FALKNER: Already? The shielding, we should have another six minutes—

UNKNOWN: [Roaring.]

[A loud metallic twang. A heavy impact from something large and metallic striking a soft surface. Falkner screams. His scream continues, at the same pitch and volume, for the next three and a half minutes.]

MEYERS [over loudspeaker]: [gasps, stifling a scream]

MOFFAT: Falkner—damn it!

MOFFAT: The line—why won't it—give him back! Give them all back!

MEYERS [over loudspeaker]: Director, oh, God. Director, cut his line and get back! We have to cut power to BLUE DOOR!

MOFFAT: I'm not letting him go!

MEYERS [over loudspeaker]: If you don't, we'll lose you too!

[Visual feed returns.]

[The tear has expanded past the device's boundary; half of the machinery has sunk through it. The air writhes.]

[Moffat stands less than two feet from the tear, feet braced. He grips his own safety line in one hand, and Falkner's in the other. Falkner's safety line leads into the tear. Although the line is taut, Moffat seems unable to pull Falkner back. Instead, he is being dragged towards the tear, inch by inch.]

[Moffat looks into the tear. Falkner's scream continues.]

[Moffat releases his own safety line and plunges through the opening.]

Torn Journal Page, 1968

Dec. 12, 1968 – 21.0°F – 11.6mph, SE – 2.49mi – Overcast

When does heroism become vanity?

I've had a long six weeks to think. Nothing else to do, really—Angie might've trained Medical a little too well, but if I tell her that, she'll put me back on bed rest.

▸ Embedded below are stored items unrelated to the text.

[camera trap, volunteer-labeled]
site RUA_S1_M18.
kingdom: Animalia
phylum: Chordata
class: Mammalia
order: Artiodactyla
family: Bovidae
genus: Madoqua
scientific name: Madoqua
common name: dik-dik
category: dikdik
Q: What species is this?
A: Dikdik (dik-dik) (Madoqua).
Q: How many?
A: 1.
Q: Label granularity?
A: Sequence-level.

So, when does heroism become vanity? When does determination become mania? When does sacrifice become self-satisfaction? When is enough, enough?

If there's a taller mountain, I have to climb it. Six weeks ago, I called that ambition.

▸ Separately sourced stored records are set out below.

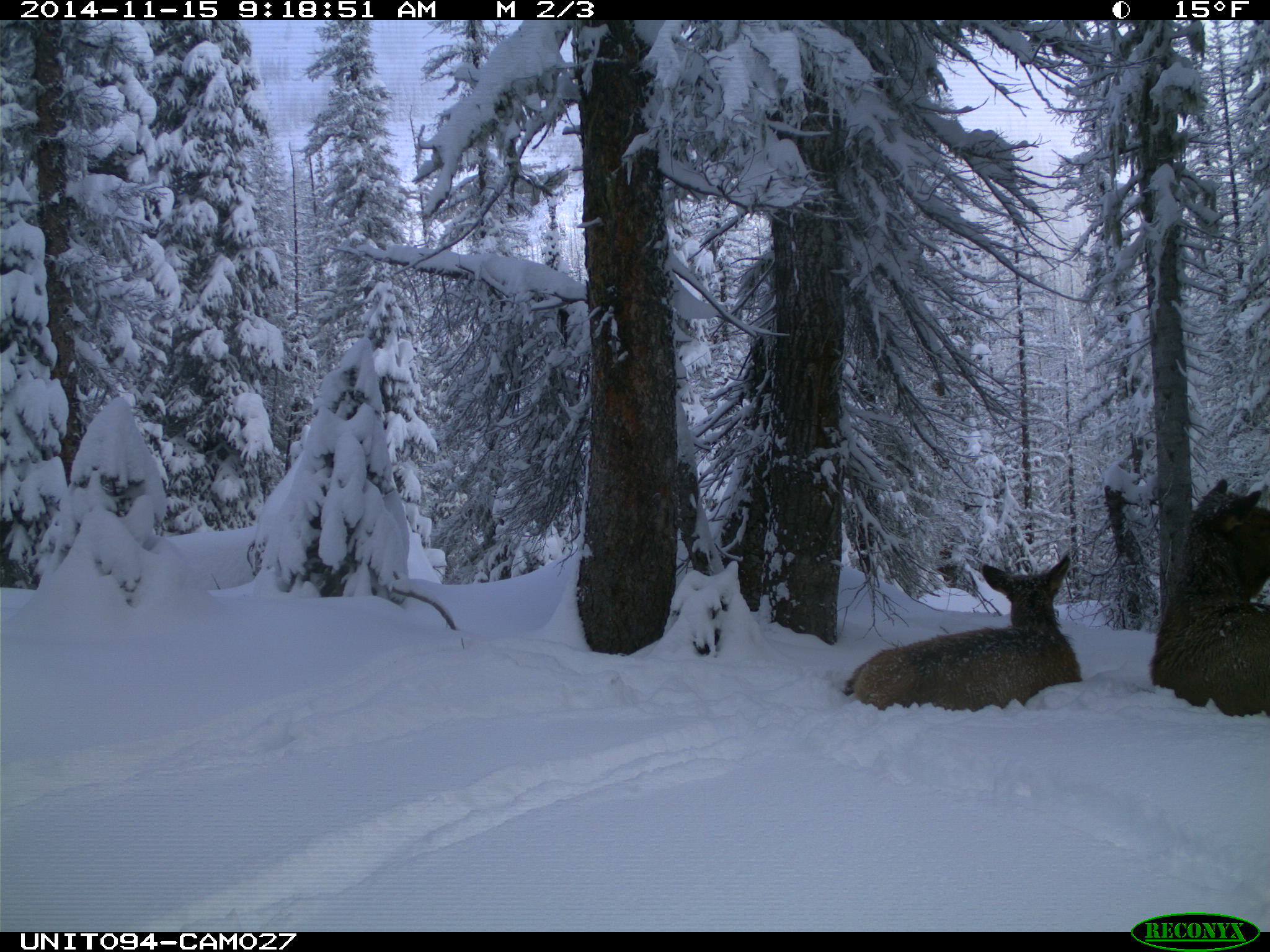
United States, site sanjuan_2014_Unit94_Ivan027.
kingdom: Animalia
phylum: Chordata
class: Mammalia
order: Artiodactyla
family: Cervidae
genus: Cervus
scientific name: Cervus elaphus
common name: red deer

Angie said they won't know if they can discharge Falkner for another ten months. It turned his kidneys to titanium. Heart valve to gallium. Apparently, it treated his early bone cancer though—it's all strontium now.

John told me again that I need to let it go. Angie, too. Stiller, Perlman, Li, Meyers. I know what they're all thinking: Davis and Yero are dead. They have been since the moment they were taken. Nothing of our world can survive in that formless beyond.

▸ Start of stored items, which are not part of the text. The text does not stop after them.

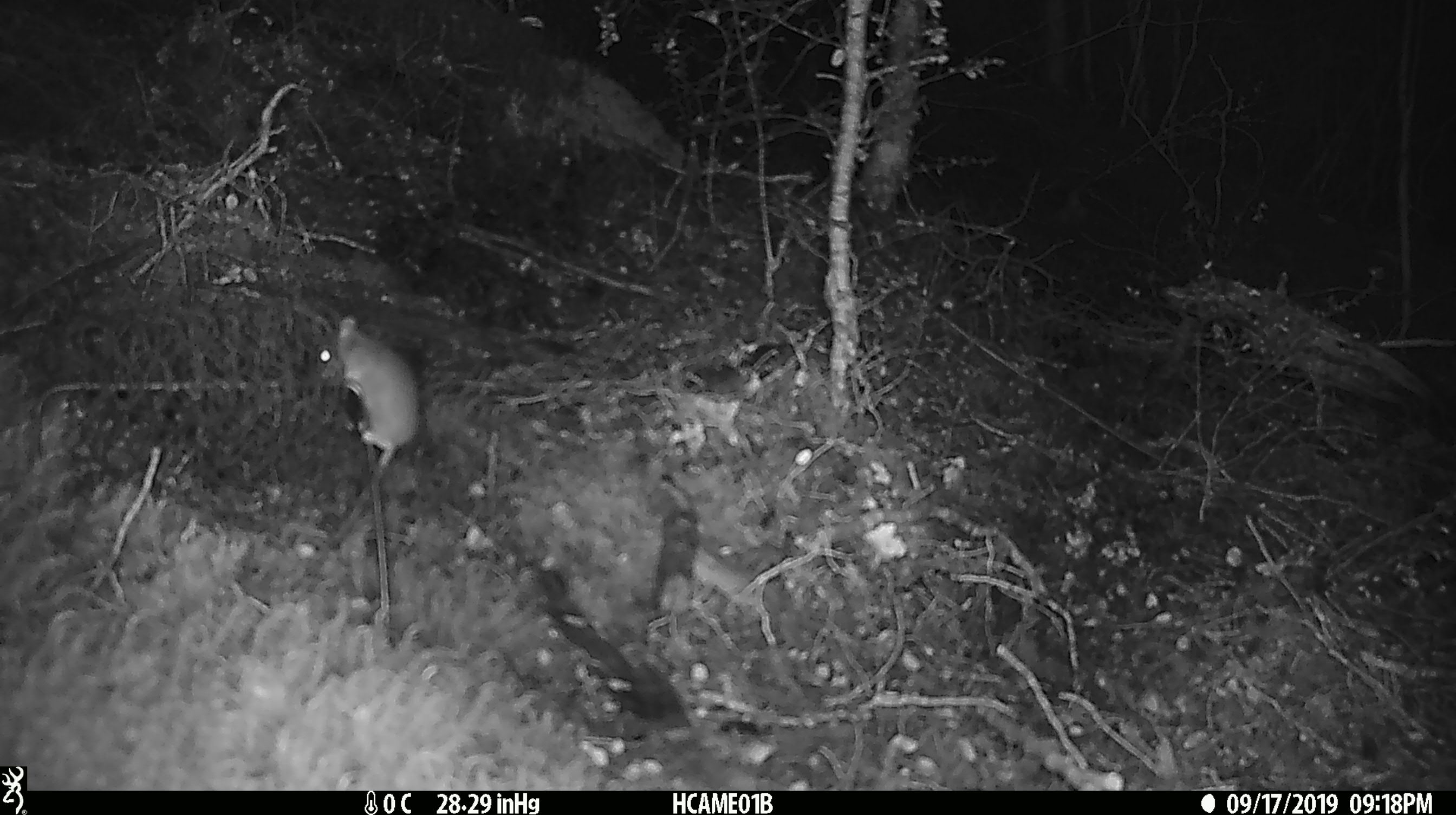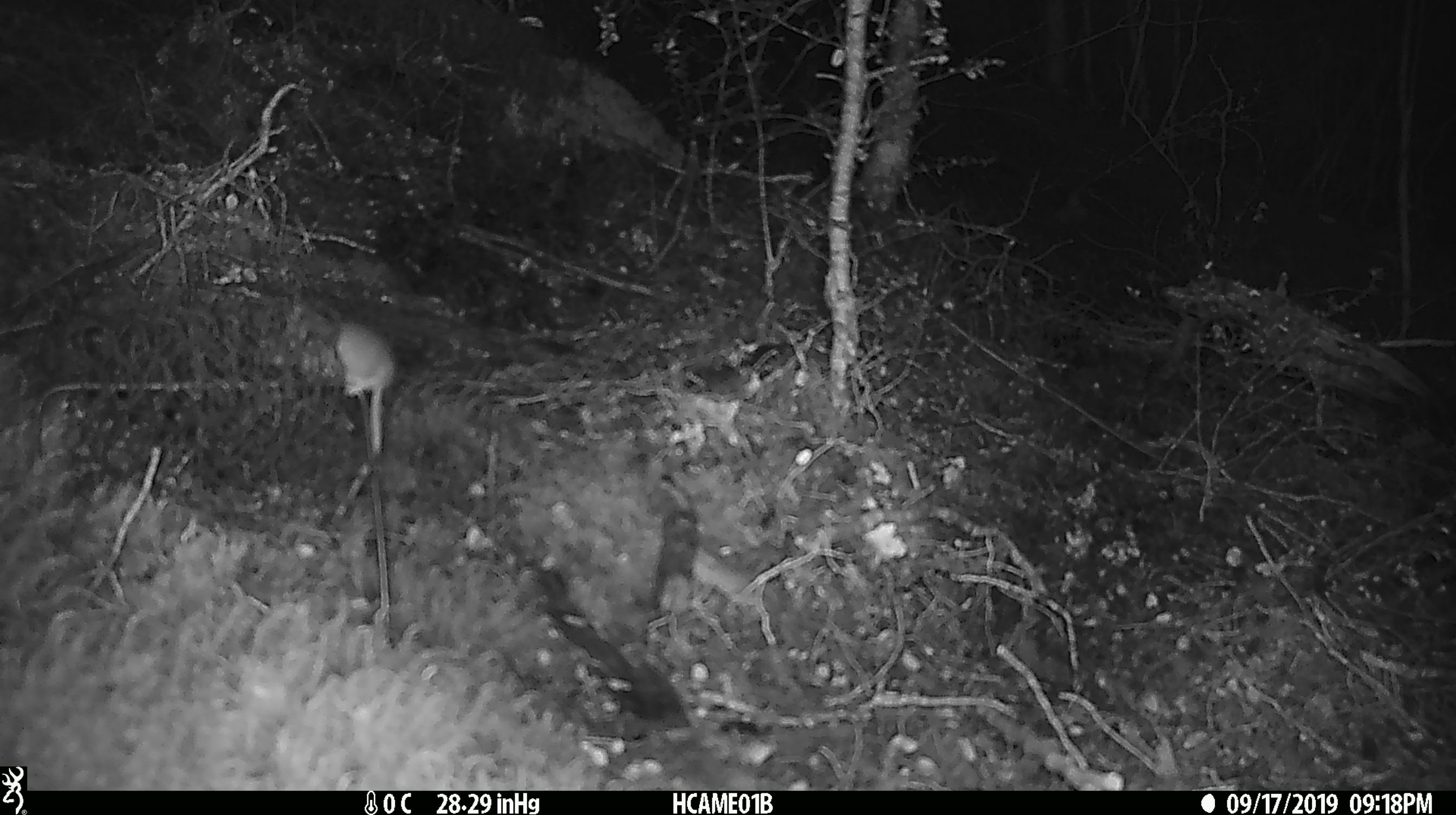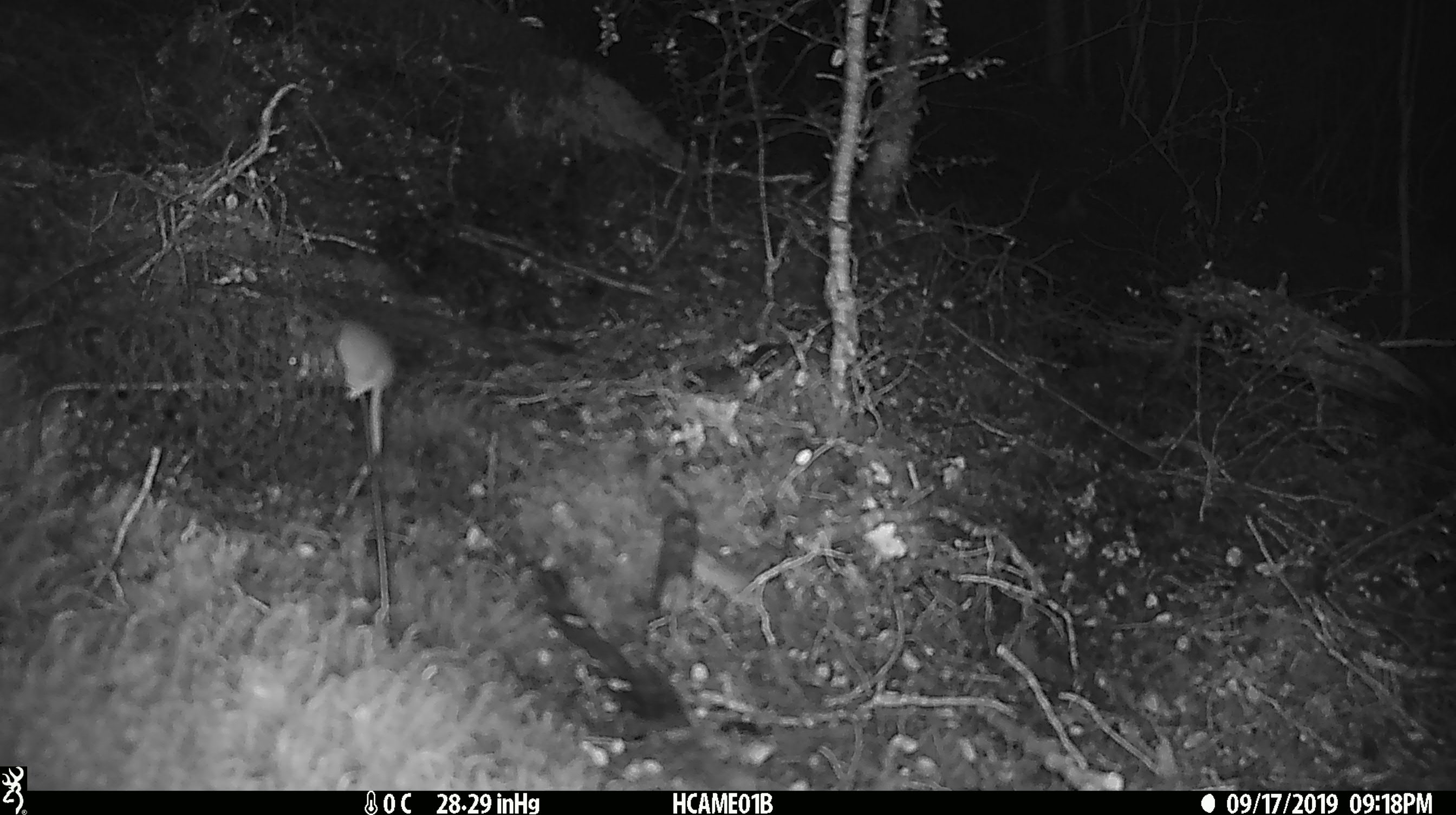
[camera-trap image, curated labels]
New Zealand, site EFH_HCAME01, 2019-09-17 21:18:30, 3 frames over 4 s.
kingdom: Animalia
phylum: Chordata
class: Mammalia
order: Rodentia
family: Muridae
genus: Mus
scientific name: Mus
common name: mouse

I swore I'd bring them back. Is it still for them? Or is it for me?

Fine. Let's say it's just for me, my pride. I don't give a damn. I am never going to let it go. I can't. I won't.

I won't, but Director Moffat, head of the DEO, must. Falkner went with me because I believed, and he believed me. If the only way to get them back is to throw other lives into that tear, let it have them—I won't make that trade. Not ever. I'll unbend the projects I've pointed in that direction. Reallocate manpower and funding. Get back to the mission.

But I'm not letting them go. I will find them, and I will bring them back.